Task inputs »
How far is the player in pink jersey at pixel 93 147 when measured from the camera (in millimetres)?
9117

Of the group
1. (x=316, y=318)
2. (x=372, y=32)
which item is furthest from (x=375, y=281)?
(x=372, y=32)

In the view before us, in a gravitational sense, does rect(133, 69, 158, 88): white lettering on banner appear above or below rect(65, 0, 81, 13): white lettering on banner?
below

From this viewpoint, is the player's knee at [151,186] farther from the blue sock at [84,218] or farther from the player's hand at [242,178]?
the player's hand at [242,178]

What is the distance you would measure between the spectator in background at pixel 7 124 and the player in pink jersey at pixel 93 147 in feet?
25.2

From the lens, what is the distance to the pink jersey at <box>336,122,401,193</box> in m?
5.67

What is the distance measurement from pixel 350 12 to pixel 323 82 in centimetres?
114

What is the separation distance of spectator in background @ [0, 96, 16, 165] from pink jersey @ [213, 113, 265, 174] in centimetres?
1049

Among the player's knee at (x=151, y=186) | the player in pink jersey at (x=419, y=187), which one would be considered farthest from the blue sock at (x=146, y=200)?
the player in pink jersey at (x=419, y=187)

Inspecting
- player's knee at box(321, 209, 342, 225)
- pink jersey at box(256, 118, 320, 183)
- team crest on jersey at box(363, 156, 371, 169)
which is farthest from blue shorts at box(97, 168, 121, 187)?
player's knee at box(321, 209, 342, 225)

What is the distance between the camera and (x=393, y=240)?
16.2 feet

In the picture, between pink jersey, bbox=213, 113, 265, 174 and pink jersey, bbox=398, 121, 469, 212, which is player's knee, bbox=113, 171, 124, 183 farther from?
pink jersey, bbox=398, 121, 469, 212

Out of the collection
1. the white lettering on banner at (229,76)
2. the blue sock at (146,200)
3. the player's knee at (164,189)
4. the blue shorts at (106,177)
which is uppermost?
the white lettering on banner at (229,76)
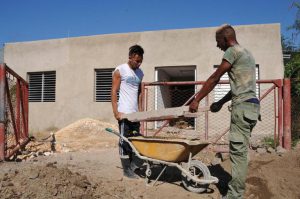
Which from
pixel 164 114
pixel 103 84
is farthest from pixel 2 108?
pixel 103 84

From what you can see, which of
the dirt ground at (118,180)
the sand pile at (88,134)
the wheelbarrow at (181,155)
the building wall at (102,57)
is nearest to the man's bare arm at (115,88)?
the wheelbarrow at (181,155)

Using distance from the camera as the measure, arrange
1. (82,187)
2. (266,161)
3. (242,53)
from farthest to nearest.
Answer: (266,161), (82,187), (242,53)

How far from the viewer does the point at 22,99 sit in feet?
28.1

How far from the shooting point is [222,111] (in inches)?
446

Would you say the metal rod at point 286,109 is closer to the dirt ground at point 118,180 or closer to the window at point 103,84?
the dirt ground at point 118,180

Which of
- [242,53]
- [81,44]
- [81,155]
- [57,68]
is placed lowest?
[81,155]

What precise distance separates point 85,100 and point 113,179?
9.00 meters

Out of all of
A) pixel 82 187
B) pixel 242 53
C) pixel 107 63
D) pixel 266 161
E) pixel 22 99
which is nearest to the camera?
pixel 242 53

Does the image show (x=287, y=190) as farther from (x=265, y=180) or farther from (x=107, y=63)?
(x=107, y=63)

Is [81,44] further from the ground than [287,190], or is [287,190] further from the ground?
[81,44]

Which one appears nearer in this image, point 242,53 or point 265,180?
point 242,53

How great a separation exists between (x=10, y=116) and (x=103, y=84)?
21.1ft

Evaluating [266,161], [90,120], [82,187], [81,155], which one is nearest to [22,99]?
[81,155]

What to do »
Reproduce every one of the lines above verbatim, omitting the pictures from your answer.

Response for this exercise »
How far is the player in pink jersey at pixel 93 147 when measured from the camera (in millimetres)?
9117

Of the group
1. (x=316, y=318)
2. (x=372, y=32)
which item is furthest from (x=375, y=281)?
(x=372, y=32)

In the view before us, in a gravitational sense, does rect(133, 69, 158, 88): white lettering on banner appear above or below rect(65, 0, 81, 13): white lettering on banner?
below

From this viewpoint, is the player's knee at [151,186] farther from the blue sock at [84,218] or farther from the player's hand at [242,178]?
the player's hand at [242,178]

What is the distance you would measure between the spectator in background at pixel 7 124 and the player in pink jersey at pixel 93 147 in feet?
25.2

From the lens, what is the distance to the pink jersey at <box>336,122,401,193</box> in m?
5.67

What is the distance measurement from pixel 350 12 to pixel 323 82 in centimetres?
114

What is the separation distance of spectator in background @ [0, 96, 16, 165] from pink jersey @ [213, 113, 265, 174] in centimetres?
1049

Among the player's knee at (x=151, y=186) | the player in pink jersey at (x=419, y=187), which one would be considered farthest from the blue sock at (x=146, y=200)?
the player in pink jersey at (x=419, y=187)

Inspecting
- player's knee at box(321, 209, 342, 225)
- pink jersey at box(256, 118, 320, 183)
- team crest on jersey at box(363, 156, 371, 169)
which is farthest from blue shorts at box(97, 168, 121, 187)?
player's knee at box(321, 209, 342, 225)

What is the distance between the camera and (x=393, y=240)?
16.2 feet

In the picture, between pink jersey, bbox=213, 113, 265, 174 and pink jersey, bbox=398, 121, 469, 212, which is player's knee, bbox=113, 171, 124, 183 farther from?
pink jersey, bbox=398, 121, 469, 212

Out of the collection
1. the white lettering on banner at (229,76)
2. the blue sock at (146,200)
3. the player's knee at (164,189)
4. the blue shorts at (106,177)
which is uppermost?
the white lettering on banner at (229,76)
Which from
pixel 164 114
pixel 103 84
is farthest from pixel 2 108?
pixel 103 84

From what you can see, which of
the dirt ground at (118,180)
the sand pile at (88,134)
the wheelbarrow at (181,155)
the building wall at (102,57)
is nearest to the man's bare arm at (115,88)?
the wheelbarrow at (181,155)

Using distance from the camera as the measure, arrange
1. (82,187)
2. (266,161)
3. (242,53)
from farthest to nearest.
Answer: (266,161), (82,187), (242,53)

How far from the viewer does the point at 22,99 sit in feet?
28.1

How far from the shooting point is [222,111] (in inches)?
446

Would you say the metal rod at point 286,109 is closer to the dirt ground at point 118,180 or closer to the window at point 103,84?
the dirt ground at point 118,180

Which of
- [242,53]
- [81,44]
- [81,155]
- [57,68]
is placed lowest?
[81,155]

What precise distance separates point 85,100 and point 113,179?
9.00 meters

Out of all of
A) pixel 82 187
B) pixel 242 53
C) pixel 107 63
D) pixel 266 161
E) pixel 22 99
which is nearest to the camera?
pixel 242 53

Does the image show (x=287, y=190) as farther from (x=265, y=180) or farther from (x=107, y=63)?
(x=107, y=63)

Is [81,44] further from the ground than [287,190], or is [287,190] further from the ground?
[81,44]

Which one appears nearer in this image, point 242,53 or point 265,180?
point 242,53

How great a separation exists between (x=10, y=116) and (x=103, y=84)?
21.1ft

Evaluating [266,161], [90,120], [82,187], [81,155], which one is nearest to [22,99]?
[81,155]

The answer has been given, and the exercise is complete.